Bu Anayasa süreci teorik olarak iyi gibi gözükse de son derece zorlu bir süreç ve son derece manipülasyonlara açık bir süreç. Çünkü her eksen Anayasanın kendi istekleri doğrultusunda şekillenmesini isteyecek ve küreseller de, Anayasa şekillenirken kendi isteklerine göre oluşması için sürekli bastıracaklar.
Aynı şekilde Suriye’nin geleceğiyle ilgili alanlar henüz netleşmiş değil. Sonuçta bugün Suriye’nin üniter yapısıyla ilgili Fırat’ın batısındaki alanlarda sorun yokmuş gibi gözükse de doğusunda sorun güncelliğini koruyor. ABD, YPG-PKK’yı himaye ettiği sürece bu sorun da çözülemez.
Öte yandan Suriye’de radikal Sünni grupların yanında bir de dışarıdan gelen Şii tabanlı gruplar var. İran eksenli Irak’tan, Afganistan’dan, Pakistan’dan ve Lübnan’dan gelmiş gruplar var. Anayasa ile ilgili yapılacak çalışmalar çerçevesinde bu ithal yapılar ne olacak? YPG-PKK ne olacak ve bunlara bu süreç içerisinde nasıl bir çözüm üretilecek?
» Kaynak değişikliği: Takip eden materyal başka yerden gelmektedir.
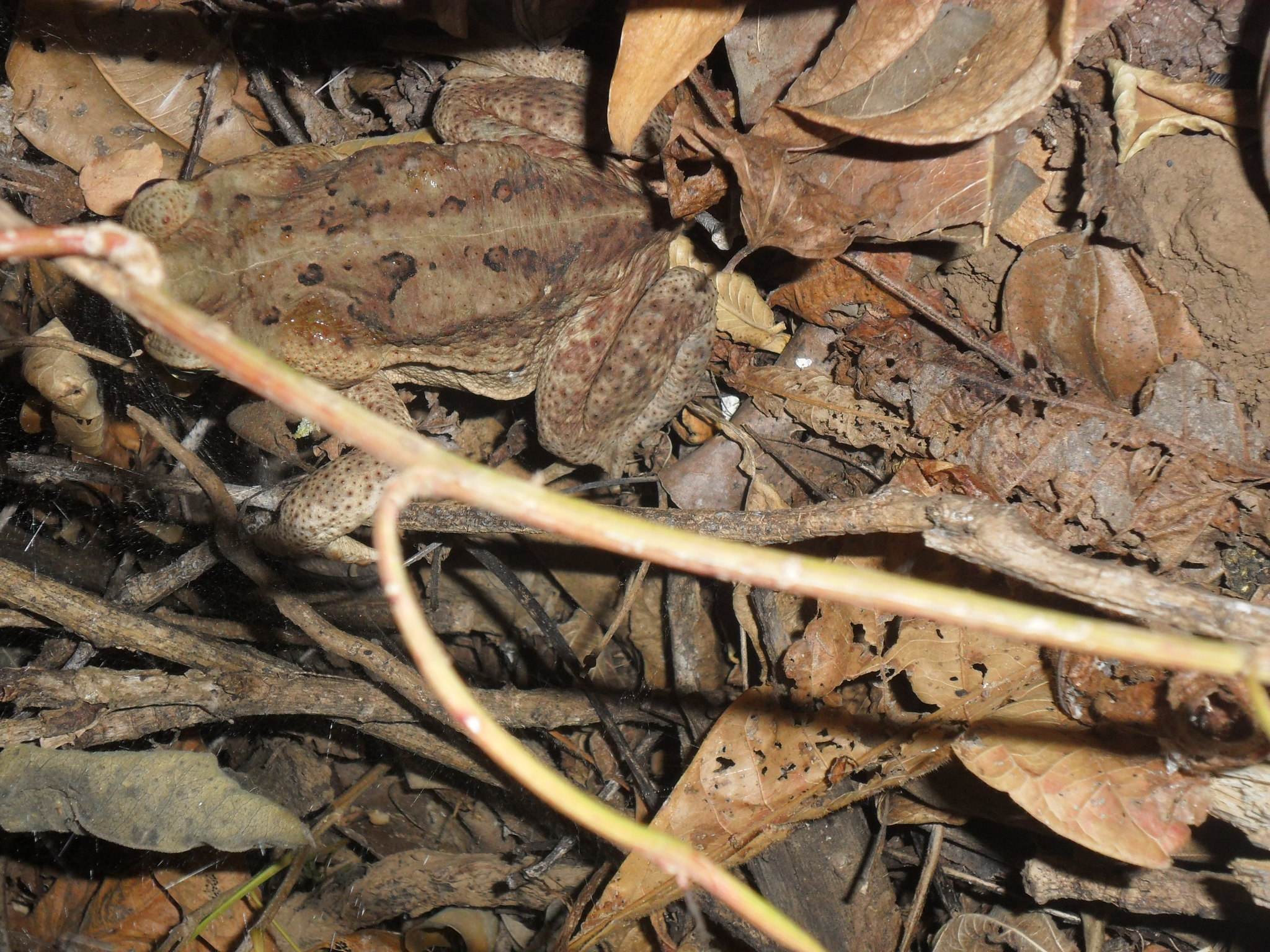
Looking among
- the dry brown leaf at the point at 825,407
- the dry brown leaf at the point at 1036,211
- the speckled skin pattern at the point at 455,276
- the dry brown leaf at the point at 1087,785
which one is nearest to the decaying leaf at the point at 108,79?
the speckled skin pattern at the point at 455,276

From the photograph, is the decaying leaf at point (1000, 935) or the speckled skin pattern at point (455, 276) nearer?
the speckled skin pattern at point (455, 276)

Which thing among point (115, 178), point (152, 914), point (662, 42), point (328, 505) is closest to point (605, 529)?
point (662, 42)

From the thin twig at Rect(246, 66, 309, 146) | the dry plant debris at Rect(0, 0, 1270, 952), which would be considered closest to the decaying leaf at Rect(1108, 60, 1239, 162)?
the dry plant debris at Rect(0, 0, 1270, 952)

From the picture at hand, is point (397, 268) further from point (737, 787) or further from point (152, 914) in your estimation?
point (152, 914)

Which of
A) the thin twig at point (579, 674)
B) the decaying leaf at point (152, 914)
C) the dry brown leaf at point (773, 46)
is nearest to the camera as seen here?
the dry brown leaf at point (773, 46)

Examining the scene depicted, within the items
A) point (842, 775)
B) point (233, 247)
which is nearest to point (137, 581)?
point (233, 247)

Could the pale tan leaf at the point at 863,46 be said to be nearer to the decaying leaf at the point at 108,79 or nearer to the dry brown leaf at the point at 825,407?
the dry brown leaf at the point at 825,407

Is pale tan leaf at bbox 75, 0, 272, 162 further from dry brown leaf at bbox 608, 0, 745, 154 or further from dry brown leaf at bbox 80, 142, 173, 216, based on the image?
dry brown leaf at bbox 608, 0, 745, 154
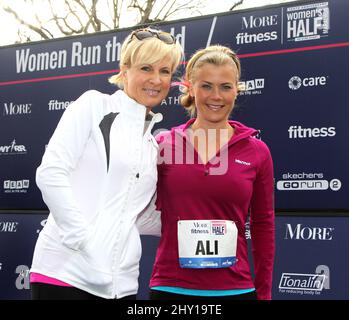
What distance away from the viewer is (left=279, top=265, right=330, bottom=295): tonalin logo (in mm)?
3648

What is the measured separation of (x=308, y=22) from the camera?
3877mm

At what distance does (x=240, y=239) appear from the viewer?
236cm

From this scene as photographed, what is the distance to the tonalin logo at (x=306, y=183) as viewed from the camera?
12.3 feet

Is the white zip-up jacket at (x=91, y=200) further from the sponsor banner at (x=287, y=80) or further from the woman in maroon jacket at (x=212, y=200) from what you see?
the sponsor banner at (x=287, y=80)

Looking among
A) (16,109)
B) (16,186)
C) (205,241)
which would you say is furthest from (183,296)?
(16,109)

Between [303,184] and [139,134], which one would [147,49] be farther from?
[303,184]

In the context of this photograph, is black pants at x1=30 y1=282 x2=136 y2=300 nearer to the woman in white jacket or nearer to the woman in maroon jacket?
the woman in white jacket

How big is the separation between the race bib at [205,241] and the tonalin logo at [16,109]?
3.35m

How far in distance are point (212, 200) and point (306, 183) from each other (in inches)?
69.7

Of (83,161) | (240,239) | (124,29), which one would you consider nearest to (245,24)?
(124,29)

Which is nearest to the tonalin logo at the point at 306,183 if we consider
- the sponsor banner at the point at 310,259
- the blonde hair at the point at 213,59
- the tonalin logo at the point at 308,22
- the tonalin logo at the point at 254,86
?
the sponsor banner at the point at 310,259

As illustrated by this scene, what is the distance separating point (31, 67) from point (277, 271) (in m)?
3.10

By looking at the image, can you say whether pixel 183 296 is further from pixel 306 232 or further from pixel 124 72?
pixel 306 232

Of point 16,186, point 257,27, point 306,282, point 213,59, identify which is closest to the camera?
point 213,59
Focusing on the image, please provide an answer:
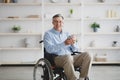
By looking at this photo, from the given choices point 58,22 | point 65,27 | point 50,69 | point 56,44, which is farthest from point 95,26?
point 50,69

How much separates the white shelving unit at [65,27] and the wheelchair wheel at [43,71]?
123 inches

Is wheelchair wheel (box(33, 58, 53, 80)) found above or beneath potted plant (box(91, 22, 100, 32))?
beneath

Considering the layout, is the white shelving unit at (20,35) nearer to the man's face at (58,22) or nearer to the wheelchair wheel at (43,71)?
the wheelchair wheel at (43,71)

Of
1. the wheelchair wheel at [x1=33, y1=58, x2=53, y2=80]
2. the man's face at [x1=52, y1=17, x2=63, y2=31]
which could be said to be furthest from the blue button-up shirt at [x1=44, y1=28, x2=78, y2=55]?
the wheelchair wheel at [x1=33, y1=58, x2=53, y2=80]

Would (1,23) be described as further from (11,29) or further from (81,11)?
(81,11)

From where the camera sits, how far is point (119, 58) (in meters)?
7.94

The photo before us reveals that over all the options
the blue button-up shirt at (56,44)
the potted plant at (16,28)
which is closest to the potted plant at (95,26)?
the potted plant at (16,28)

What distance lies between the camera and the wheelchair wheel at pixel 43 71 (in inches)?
153

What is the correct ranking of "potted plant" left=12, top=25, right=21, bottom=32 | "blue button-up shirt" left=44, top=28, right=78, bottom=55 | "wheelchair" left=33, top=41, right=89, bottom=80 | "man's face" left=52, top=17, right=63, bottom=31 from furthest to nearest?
"potted plant" left=12, top=25, right=21, bottom=32 < "man's face" left=52, top=17, right=63, bottom=31 < "blue button-up shirt" left=44, top=28, right=78, bottom=55 < "wheelchair" left=33, top=41, right=89, bottom=80

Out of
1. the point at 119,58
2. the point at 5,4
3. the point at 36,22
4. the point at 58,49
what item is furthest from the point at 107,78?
the point at 5,4

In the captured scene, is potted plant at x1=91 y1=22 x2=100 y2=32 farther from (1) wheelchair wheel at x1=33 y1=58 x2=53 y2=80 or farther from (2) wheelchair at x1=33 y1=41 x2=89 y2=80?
(2) wheelchair at x1=33 y1=41 x2=89 y2=80

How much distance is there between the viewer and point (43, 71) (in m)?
4.20

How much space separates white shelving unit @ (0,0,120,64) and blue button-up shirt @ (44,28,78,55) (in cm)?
336

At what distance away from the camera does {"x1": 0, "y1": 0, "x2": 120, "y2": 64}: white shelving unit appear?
25.5ft
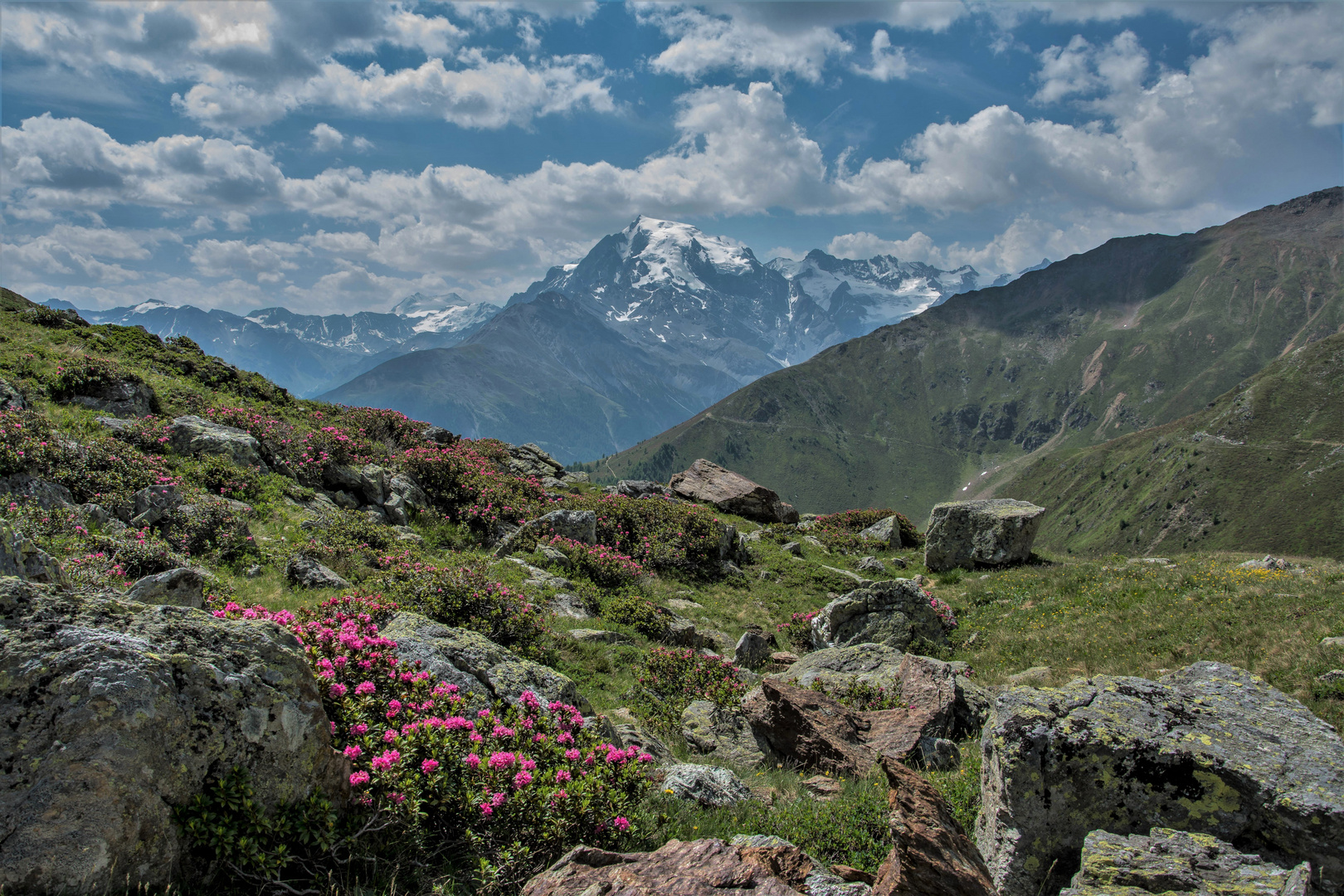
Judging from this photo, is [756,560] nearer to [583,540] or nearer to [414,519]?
[583,540]

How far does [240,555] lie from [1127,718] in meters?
18.5

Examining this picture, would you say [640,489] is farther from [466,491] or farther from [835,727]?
[835,727]

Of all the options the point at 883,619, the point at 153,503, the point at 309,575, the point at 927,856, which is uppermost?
the point at 153,503

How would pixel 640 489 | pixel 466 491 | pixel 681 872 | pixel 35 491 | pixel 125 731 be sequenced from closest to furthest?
pixel 125 731 → pixel 681 872 → pixel 35 491 → pixel 466 491 → pixel 640 489

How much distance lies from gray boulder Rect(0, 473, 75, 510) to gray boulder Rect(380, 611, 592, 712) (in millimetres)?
10265

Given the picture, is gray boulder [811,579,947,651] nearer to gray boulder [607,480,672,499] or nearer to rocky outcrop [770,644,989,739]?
rocky outcrop [770,644,989,739]

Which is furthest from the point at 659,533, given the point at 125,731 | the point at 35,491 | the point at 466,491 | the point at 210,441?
the point at 125,731

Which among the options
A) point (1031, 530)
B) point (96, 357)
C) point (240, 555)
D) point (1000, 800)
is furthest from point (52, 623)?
point (1031, 530)

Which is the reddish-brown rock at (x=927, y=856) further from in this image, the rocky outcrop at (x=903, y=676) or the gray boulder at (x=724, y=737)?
the rocky outcrop at (x=903, y=676)

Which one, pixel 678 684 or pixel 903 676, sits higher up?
pixel 678 684

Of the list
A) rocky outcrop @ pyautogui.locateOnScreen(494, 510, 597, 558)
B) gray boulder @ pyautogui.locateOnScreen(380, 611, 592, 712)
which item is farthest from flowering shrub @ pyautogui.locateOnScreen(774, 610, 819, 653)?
gray boulder @ pyautogui.locateOnScreen(380, 611, 592, 712)

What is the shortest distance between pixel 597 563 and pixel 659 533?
5.88 metres

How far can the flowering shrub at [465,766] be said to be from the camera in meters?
6.36

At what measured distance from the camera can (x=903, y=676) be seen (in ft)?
45.2
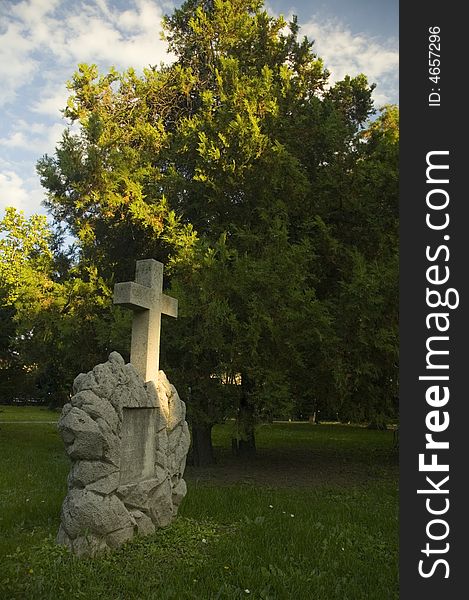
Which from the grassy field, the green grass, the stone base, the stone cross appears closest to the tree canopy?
the grassy field

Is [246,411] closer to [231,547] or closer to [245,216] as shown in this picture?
[245,216]

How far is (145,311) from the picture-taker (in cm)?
632

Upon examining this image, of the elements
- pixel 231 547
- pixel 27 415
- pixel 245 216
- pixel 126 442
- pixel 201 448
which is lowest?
pixel 27 415

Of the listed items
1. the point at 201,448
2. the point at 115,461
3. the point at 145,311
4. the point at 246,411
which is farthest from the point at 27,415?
the point at 115,461

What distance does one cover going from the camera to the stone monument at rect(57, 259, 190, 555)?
201 inches

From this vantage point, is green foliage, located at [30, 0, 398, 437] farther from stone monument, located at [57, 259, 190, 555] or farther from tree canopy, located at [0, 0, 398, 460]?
stone monument, located at [57, 259, 190, 555]

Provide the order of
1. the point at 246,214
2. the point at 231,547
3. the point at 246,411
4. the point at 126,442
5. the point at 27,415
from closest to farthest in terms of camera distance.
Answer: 1. the point at 231,547
2. the point at 126,442
3. the point at 246,411
4. the point at 246,214
5. the point at 27,415

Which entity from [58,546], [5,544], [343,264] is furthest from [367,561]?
[343,264]

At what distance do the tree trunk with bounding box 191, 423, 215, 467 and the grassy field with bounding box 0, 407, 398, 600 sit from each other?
141 cm

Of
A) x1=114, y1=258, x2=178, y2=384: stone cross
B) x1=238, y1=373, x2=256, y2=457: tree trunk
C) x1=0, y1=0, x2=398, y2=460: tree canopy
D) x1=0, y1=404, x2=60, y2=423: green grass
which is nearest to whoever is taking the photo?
x1=114, y1=258, x2=178, y2=384: stone cross

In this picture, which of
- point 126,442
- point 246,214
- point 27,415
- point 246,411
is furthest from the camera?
point 27,415

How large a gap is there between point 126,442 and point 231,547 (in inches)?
56.0

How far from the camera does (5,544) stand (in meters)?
5.24

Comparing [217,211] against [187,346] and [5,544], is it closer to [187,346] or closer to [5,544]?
[187,346]
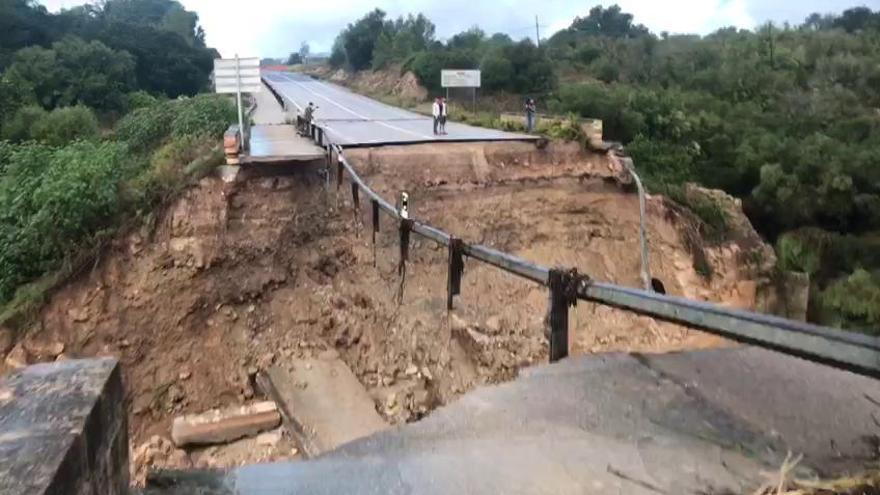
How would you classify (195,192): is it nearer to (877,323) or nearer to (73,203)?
(73,203)

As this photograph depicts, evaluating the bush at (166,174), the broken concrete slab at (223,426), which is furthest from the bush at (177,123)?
the broken concrete slab at (223,426)

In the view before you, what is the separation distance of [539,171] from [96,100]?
74.4 feet

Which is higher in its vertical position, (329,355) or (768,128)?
(768,128)

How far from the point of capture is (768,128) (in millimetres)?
29812

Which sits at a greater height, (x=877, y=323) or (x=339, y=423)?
(x=339, y=423)

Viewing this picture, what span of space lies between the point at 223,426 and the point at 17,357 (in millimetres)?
3763

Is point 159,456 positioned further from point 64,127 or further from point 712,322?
point 64,127

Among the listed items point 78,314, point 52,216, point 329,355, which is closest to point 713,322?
point 329,355

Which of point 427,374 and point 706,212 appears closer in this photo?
point 427,374

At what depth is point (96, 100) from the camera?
30625 mm

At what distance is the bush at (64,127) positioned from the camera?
896 inches

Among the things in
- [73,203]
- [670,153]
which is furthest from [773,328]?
[670,153]

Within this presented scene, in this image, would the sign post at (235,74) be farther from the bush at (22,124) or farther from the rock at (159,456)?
the bush at (22,124)

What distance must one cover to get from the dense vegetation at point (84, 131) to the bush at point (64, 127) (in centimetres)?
4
Şu ana kadar denklem hep güç mücadelesi üzerinden gitti. Şimdi ise siyasi bir mücadele üzerinden gitmesini umuyoruz. Ama sürecin sadece siyasi mücadele üzerinden gitmeyeceği, aynı zamanda güç mücadelesi üzerinden de gideceği açık. Ve akıl oyunları yani vekaletler savaşı bu süreç içerisinde tam hız devam edecek. Peki nereye gidecek? Açıkçası burada en önemli argüman, YPG-PKK ile ilgili. Yani YPG-PKK ile ilgili denklem çözüldüğü takdirde sorunun üniter yapıyla ilgili kısmı çözülmüş oluyor. Çünkü şu anda üniter yapıyı tehdit eden YPG-PKK, ama bunlar şu anda Anayasa komitesi içerisinde istenildiği gibi
Dolayısıyla Cenevre’ye Fırat’ın doğusundan gelecek olanlar, yani Amerika’nın etkisinde olanlar mutlaka bu YPG-PKK ile ilgili konuları gündeme getirecekler diye düşünüyorum. Yani Cenevre’de toplanacak olan Anayasa Komitesi, Suriye’nin ikiye bölünmesine sebebiyet vermemeli. Bunun için de YPG-PKK meselesinin öncelikli olarak halledilmesi gerektiğini düşünüyorum. Çünkü YPG-PKK meselesi çözülmeden Anayasa Komitesinin çalışmalarının yapılıyor olması, Suriye’nin fiilen ikiye bölünmesi gibi bir sonuç üretebilir.